Философское, научное, человеческое кредо Феликса Трофимовича лучше всего выражено в его собственных словах:
«Уникальная способность человека к целесообразно произвольным, действиям, обращённым к сочувствию других людей с надеждой на взаимопонимание, к свободному со-бытию с ними как к бытию добра, бытию нравственному – вот начало и высшая ценность человеческой истории и культуры! Но, увы, его же свободная воля способна привести и к подавлению свободной воли других, к ограничению их свободы, вплоть до лишения самой жизни (бытие зла). И никто из нас не может решиться на слово и поступок без предчувствия важнейшего его результата: отношения к нему других людей.
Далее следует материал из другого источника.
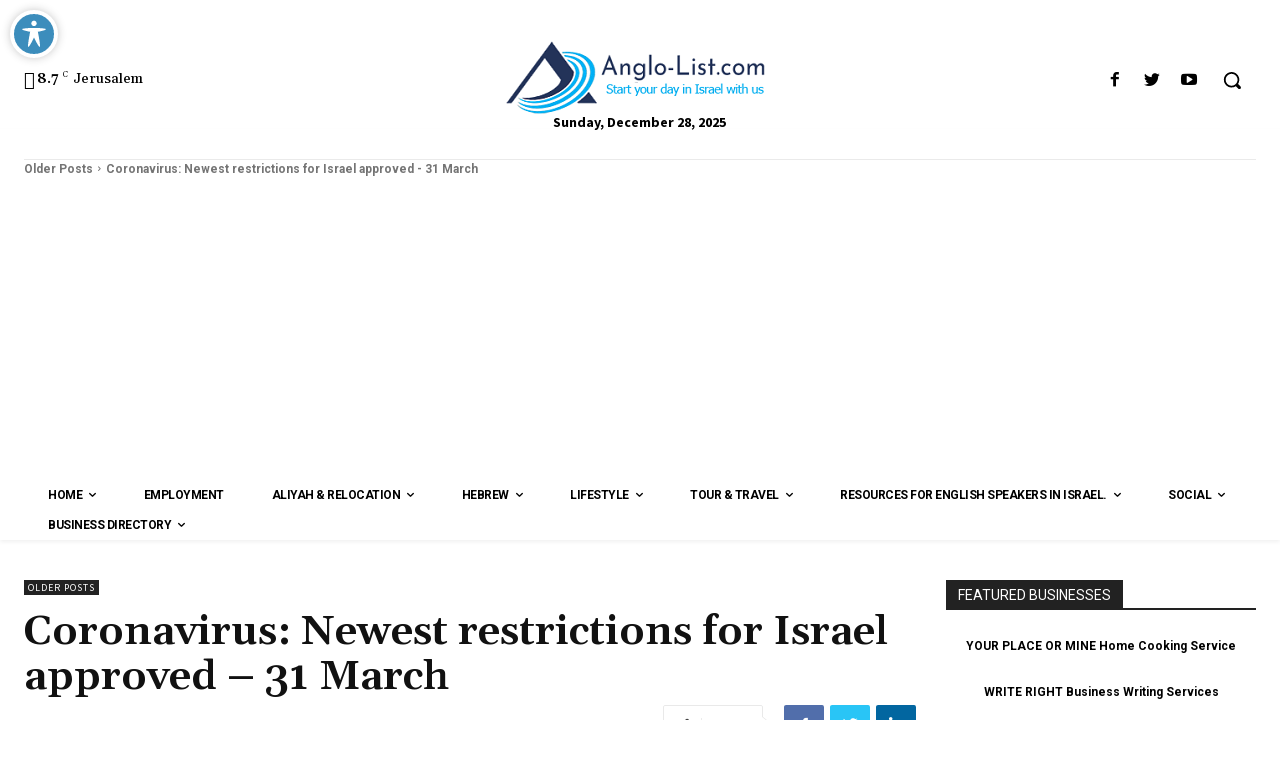

--- FILE ---
content_type: text/html; charset=utf-8
request_url: https://www.google.com/recaptcha/api2/aframe
body_size: 268
content:
<!DOCTYPE HTML><html><head><meta http-equiv="content-type" content="text/html; charset=UTF-8"></head><body><script nonce="_Lz585QEtAGYKd9306GUAA">/** Anti-fraud and anti-abuse applications only. See google.com/recaptcha */ try{var clients={'sodar':'https://pagead2.googlesyndication.com/pagead/sodar?'};window.addEventListener("message",function(a){try{if(a.source===window.parent){var b=JSON.parse(a.data);var c=clients[b['id']];if(c){var d=document.createElement('img');d.src=c+b['params']+'&rc='+(localStorage.getItem("rc::a")?sessionStorage.getItem("rc::b"):"");window.document.body.appendChild(d);sessionStorage.setItem("rc::e",parseInt(sessionStorage.getItem("rc::e")||0)+1);localStorage.setItem("rc::h",'1766905997615');}}}catch(b){}});window.parent.postMessage("_grecaptcha_ready", "*");}catch(b){}</script></body></html>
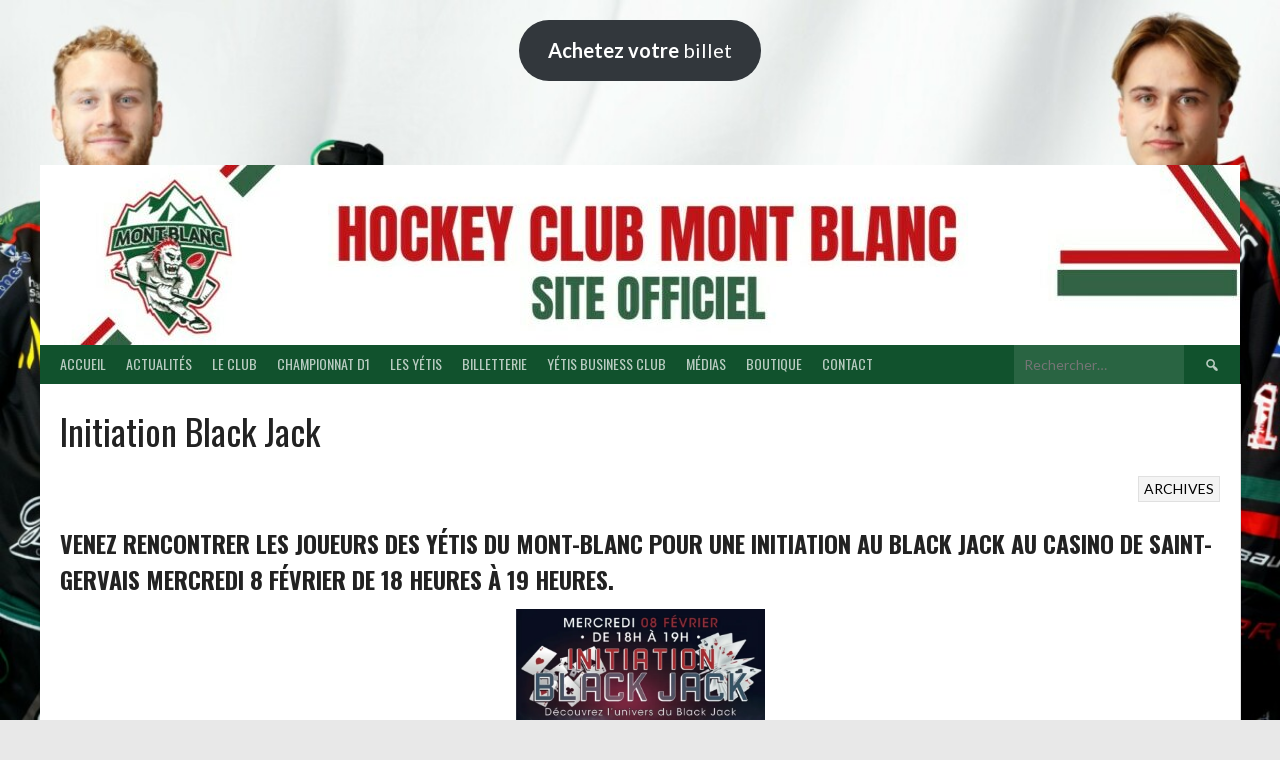

--- FILE ---
content_type: text/html; charset=UTF-8
request_url: https://www.hcmontblanc.com/wp-admin/admin-ajax.php
body_size: -31
content:
756862.a5c17a7471a2eccfdcbac53093345c65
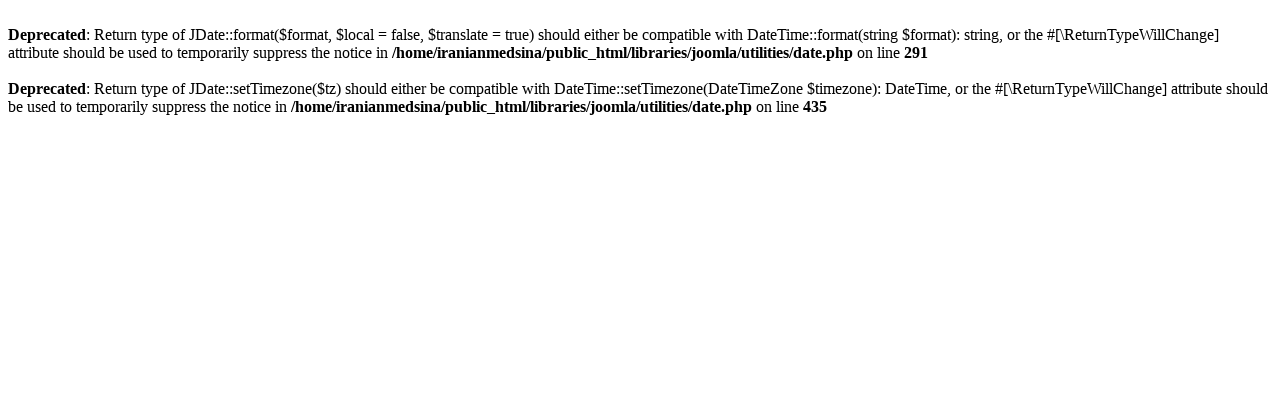

--- FILE ---
content_type: text/html; charset=UTF-8
request_url: http://iranianmedsina.com/en/component/k2/item/115-simeon
body_size: 735
content:
<br />
<b>Deprecated</b>:  Return type of JDate::format($format, $local = false, $translate = true) should either be compatible with DateTime::format(string $format): string, or the #[\ReturnTypeWillChange] attribute should be used to temporarily suppress the notice in <b>/home/iranianmedsina/public_html/libraries/joomla/utilities/date.php</b> on line <b>291</b><br />
<br />
<b>Deprecated</b>:  Return type of JDate::setTimezone($tz) should either be compatible with DateTime::setTimezone(DateTimeZone $timezone): DateTime, or the #[\ReturnTypeWillChange] attribute should be used to temporarily suppress the notice in <b>/home/iranianmedsina/public_html/libraries/joomla/utilities/date.php</b> on line <b>435</b><br />
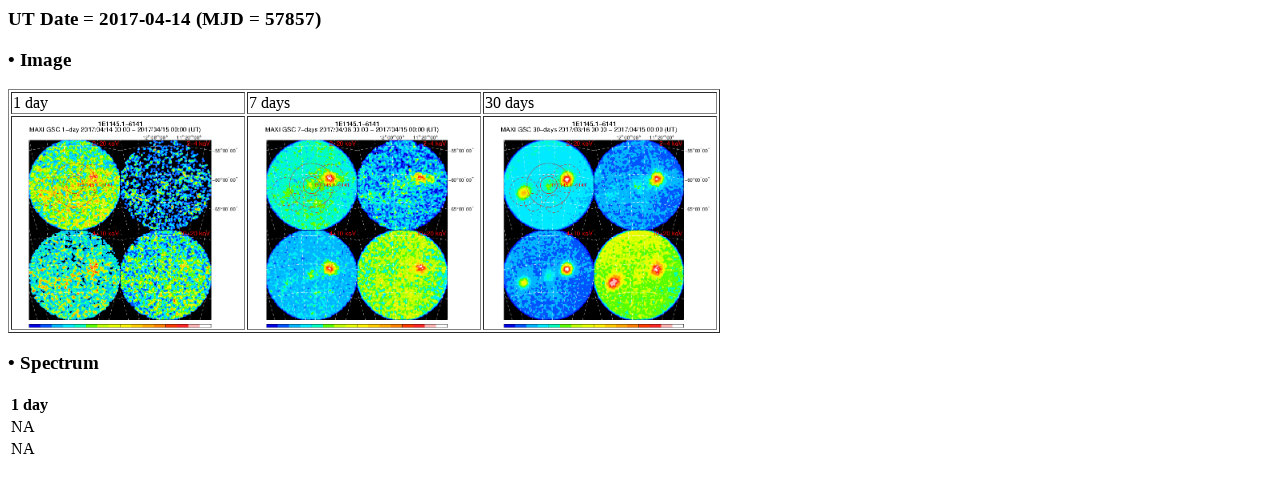

--- FILE ---
content_type: text/html; charset=UTF-8
request_url: http://maxi.riken.jp/pubdata/v7.6l/J1147-619/gimgspec_mjd57857.html
body_size: 918
content:
<!DOCTYPE HTML PUBLIC "-//IETF//DTD HTML//EN">
<meta http-equiv="Content-Type" content="text/html; charset=utf-8">
<html>
<head>
<title>MAXI GSC Monitoring of 1E 1145.1-6141, 3A 1145-616, V830 Cen</title>
</head>

<body>
<h3>UT Date = 2017-04-14 (MJD = 57857)</h3>
<h3> &bull; Image </h3> 
<table border=1>
  <tr>
    <td>1 day</td><td>7 days</td><td>30 days</td>
  </tr>
  <tr>
    <td><a href="gscimg_mjd57857.gif"><img src="gscimg_mjd57857.gif" width="230" height="210"></a></td>
    <td><a href="gscsum_mjd57851_57857.gif"><img src="gscsum_mjd57851_57857.gif" width="230" height="210"></a></td>
    <td><a href="gscsum_mjd57828_57857.gif"><img src="gscsum_mjd57828_57857.gif" width="230" height="210"></a></td>
  </tr>
</table>
<h3> &bull; Spectrum </h3>
    <table border=0>
      <tr>
	<th>1 day</th>
      </tr>
      <tr>
      <td>NA</td>
      </tr>
      <tr>
      <td>NA</td>
      </tr>
</body>
</html>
А это значит – к каждому из нас как личности, к мотивам и возможным результатам нашего слова и поступка. А ведь главное в этом их отношении – не оценка утилитарной надобности в нас, в полезности для себя наших слов и дел. Главное – это не всегда актуально осознанное, но однозначно мотивирующее их реакцию на наши слова и поступки, соотнесение их с «пространством» собственной свободы – свободы мысли, свободы чувств, свободы их действий. Смыслонесущее предчувствие этой нравственной реакции заставляет нас каждый раз заново преображать каждое наше обращение к другим людям в нравственном же поле общения, воспроизводя тем самым это поле как интерсубъективную реальность.
Иными словами, любой наш поступок, задуманный или импульсивный, неизбежно поверяется нами и в нас степенью его свободы. Или, если хотите, Духом свободы – единым интра- и интерсубъективным аффектом человечного со-бытия. Поверяется на человечность как, пусть не обговоренное, в правилах и максимах не запечатленное, но изначально и объективно главное условие (и предпосылка!) – осуществления жизни человеческого типа. Поверяет не в суде, не на площади, не на собраниях – в нас самих. Ибо каждое «Я» – носитель и субъект этого Духа, субъект собственной воли к свободе».
Нам хочется пожелать Феликсу Трофимовичу только одного: чтобы запас его здоровья был эквивалентен титаническому объему тех дарований, которые он несет в себе. Всем остальным он может сполна делиться с друзьями, коллегами и учениками, чему и посвящает значительную часть своей жизни. Как заметил его друг и сподвижник Эвальд Васильевич Ильенков, подлинная личность всегда дарит другим естественную радость. Феликс Трофимович – удивительно щедрый человек.